Plants In Action2

Plants in Action was written by plant scientists from Australia and New Zealand as a plant biology book for senior undergraduates and a resource for postgraduates and early-career research scientists.

The complete revision of Plants in Action text book to Plants in Action2 a fully edited peer-reviewed wiki is currently underway with completion expected by late 2015.  Comments and volunteer contributions are welcome. These can be made by contacting the editorial team listed on the home page of Plants in Action2

Open access web resources are transforming education, and Plants in Action was one of the first plant science textbook contributing to this unrestricted sharing of scientific knowledge. This first stage of the Plants in Action2 web project is made possible by generous sponsorship of the Australian Centre for International Agricultural Research (ACIAR) and the University of Queensland.
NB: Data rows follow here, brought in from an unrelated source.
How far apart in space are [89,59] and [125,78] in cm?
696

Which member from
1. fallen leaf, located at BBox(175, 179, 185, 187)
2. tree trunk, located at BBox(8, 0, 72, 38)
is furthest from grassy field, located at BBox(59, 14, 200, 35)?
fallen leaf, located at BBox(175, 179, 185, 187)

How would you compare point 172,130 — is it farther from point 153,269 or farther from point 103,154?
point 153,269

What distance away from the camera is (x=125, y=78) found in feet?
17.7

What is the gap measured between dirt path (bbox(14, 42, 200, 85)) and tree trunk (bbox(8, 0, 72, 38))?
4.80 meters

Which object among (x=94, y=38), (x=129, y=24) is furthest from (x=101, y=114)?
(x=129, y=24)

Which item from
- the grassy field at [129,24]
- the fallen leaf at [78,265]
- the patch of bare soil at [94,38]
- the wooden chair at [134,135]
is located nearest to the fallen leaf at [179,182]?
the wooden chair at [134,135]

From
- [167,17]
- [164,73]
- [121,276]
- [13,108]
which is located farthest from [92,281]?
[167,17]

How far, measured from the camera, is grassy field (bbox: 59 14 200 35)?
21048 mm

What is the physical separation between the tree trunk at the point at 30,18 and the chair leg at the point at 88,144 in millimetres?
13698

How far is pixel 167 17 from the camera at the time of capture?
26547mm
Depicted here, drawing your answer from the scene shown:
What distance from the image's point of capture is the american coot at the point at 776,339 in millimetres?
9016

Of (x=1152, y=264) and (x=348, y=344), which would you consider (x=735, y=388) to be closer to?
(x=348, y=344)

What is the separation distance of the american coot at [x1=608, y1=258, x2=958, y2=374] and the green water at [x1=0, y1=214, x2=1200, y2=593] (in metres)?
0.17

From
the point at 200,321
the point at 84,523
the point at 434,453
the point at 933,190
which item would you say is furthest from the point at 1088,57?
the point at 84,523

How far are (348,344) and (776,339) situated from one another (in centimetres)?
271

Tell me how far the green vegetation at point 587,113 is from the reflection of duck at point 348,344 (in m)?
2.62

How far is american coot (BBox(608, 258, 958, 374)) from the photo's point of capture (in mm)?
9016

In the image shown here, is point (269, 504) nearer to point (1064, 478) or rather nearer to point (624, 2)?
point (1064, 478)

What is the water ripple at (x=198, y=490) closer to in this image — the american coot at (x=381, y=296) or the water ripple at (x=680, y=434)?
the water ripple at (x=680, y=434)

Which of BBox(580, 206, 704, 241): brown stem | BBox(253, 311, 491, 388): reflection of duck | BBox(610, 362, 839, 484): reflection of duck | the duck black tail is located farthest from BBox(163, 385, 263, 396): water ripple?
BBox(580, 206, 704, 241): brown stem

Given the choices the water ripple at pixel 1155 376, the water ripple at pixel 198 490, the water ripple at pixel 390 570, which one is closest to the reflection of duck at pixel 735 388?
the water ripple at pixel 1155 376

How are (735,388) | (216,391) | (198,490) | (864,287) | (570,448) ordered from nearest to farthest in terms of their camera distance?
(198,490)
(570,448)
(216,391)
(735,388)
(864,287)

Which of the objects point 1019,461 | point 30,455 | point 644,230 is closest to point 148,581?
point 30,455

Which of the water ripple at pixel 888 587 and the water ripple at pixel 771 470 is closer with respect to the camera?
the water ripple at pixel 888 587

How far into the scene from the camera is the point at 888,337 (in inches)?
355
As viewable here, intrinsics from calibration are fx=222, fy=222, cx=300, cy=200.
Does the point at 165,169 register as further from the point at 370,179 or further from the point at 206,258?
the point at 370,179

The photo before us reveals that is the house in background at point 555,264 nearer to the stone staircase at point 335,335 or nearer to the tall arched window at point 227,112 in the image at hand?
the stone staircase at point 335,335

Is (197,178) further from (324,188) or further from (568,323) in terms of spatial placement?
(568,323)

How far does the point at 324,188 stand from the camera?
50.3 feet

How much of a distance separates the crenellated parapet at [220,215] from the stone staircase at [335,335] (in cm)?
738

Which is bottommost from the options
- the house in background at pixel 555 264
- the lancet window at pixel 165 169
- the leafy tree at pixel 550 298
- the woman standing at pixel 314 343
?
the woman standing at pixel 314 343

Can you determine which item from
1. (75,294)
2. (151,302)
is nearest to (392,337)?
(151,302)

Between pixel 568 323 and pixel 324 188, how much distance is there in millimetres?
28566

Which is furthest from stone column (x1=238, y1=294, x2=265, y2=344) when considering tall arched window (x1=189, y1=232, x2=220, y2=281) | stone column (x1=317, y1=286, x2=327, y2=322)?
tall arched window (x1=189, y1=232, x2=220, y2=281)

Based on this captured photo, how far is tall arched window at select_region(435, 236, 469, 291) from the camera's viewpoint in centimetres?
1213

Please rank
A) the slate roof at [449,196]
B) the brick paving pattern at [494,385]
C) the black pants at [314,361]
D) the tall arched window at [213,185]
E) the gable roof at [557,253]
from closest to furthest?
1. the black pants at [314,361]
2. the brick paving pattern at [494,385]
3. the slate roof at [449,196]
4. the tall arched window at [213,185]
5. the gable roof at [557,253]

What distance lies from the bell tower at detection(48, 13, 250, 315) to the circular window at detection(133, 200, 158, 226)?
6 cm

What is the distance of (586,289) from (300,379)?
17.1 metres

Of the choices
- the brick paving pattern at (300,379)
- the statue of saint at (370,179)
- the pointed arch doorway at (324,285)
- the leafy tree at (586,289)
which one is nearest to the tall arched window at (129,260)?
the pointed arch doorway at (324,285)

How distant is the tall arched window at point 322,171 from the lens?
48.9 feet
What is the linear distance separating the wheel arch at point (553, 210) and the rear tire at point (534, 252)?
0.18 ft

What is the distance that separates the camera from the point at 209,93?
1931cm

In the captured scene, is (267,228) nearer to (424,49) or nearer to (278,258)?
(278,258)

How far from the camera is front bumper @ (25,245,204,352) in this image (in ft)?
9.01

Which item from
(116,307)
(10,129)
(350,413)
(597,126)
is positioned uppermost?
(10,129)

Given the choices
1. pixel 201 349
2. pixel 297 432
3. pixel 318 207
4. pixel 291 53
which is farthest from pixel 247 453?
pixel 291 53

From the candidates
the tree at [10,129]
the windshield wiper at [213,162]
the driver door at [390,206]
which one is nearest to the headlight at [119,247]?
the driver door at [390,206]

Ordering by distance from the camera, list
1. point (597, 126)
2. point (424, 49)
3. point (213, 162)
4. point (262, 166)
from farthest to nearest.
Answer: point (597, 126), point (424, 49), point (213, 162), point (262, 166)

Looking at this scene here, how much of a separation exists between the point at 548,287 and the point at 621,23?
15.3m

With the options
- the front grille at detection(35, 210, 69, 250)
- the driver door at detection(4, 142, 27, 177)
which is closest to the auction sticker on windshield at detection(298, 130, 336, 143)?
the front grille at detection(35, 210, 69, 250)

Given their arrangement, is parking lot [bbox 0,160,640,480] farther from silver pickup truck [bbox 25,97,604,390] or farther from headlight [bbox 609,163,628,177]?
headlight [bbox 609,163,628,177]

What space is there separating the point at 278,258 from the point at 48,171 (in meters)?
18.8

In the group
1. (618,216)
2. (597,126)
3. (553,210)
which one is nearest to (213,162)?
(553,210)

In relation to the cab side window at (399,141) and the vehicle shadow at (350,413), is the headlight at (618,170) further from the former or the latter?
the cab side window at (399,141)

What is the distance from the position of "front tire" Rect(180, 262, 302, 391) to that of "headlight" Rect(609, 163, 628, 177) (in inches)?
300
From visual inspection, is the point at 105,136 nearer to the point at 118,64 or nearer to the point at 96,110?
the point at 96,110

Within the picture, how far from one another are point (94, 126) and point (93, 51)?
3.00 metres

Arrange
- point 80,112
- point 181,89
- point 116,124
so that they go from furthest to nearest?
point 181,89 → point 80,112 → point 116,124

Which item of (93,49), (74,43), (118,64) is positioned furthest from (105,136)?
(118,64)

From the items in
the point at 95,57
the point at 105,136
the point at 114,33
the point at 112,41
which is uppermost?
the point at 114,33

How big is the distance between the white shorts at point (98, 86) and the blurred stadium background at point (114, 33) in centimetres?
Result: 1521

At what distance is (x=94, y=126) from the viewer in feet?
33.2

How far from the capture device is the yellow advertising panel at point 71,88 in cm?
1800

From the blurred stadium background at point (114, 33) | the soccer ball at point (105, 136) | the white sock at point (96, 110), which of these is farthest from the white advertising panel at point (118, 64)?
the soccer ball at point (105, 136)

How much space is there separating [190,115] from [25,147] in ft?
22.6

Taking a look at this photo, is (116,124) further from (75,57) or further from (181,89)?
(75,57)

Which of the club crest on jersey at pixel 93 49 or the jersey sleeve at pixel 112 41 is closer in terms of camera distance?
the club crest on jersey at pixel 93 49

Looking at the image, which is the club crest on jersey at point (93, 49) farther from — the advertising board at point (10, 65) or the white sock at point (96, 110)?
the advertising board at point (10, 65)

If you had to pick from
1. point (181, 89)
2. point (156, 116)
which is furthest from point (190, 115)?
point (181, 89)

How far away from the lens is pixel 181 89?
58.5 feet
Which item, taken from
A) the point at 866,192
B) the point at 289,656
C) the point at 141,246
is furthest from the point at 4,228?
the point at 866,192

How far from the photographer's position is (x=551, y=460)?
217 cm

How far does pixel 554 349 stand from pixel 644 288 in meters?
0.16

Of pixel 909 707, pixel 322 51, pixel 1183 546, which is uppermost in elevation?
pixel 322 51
The overall structure of the first edition Plants in Action will remain. Additional chapters will also be added, including on pathogen resistance mechanisms and emerging issues of global resources and climate change. Examples and case studies will be extended from the Australasian region to also include some from Asia and Africa.

Six chapters of the new edition have been completed, with others to appear soon. The link to the new edition (in progress) is:


History of Plants in Action

Plants in Action: Adaptation in Nature — Performance in Cultivation was edited by Brian Atwell, Paul Kriedemann & Colin Turnbull. This was written and edited by members of the Australian and New Zealand societies of plant sciences. This textbook was published in 1999 by Macmillan Education Australia Pty Ltd, and won the Australian Publishers Award for the best tertiary textbook for 1999 in competition with all other tertiary texts published in Australia that year.

Plants in Action explores the principles underlying plant biology in natural and managed communities throughout Australasia. By providing up-to-date and useful perspectives on plant science, this book appeals to upper level undergraduates in tertiary institutes where plant physiology forms part of a degree in Agriculture, Horticulture, Forestry and Environmental Sciences. Postgraduate students as well as professional plant scientists will also find much useful source material in this textbook that is richly illustrated with original data.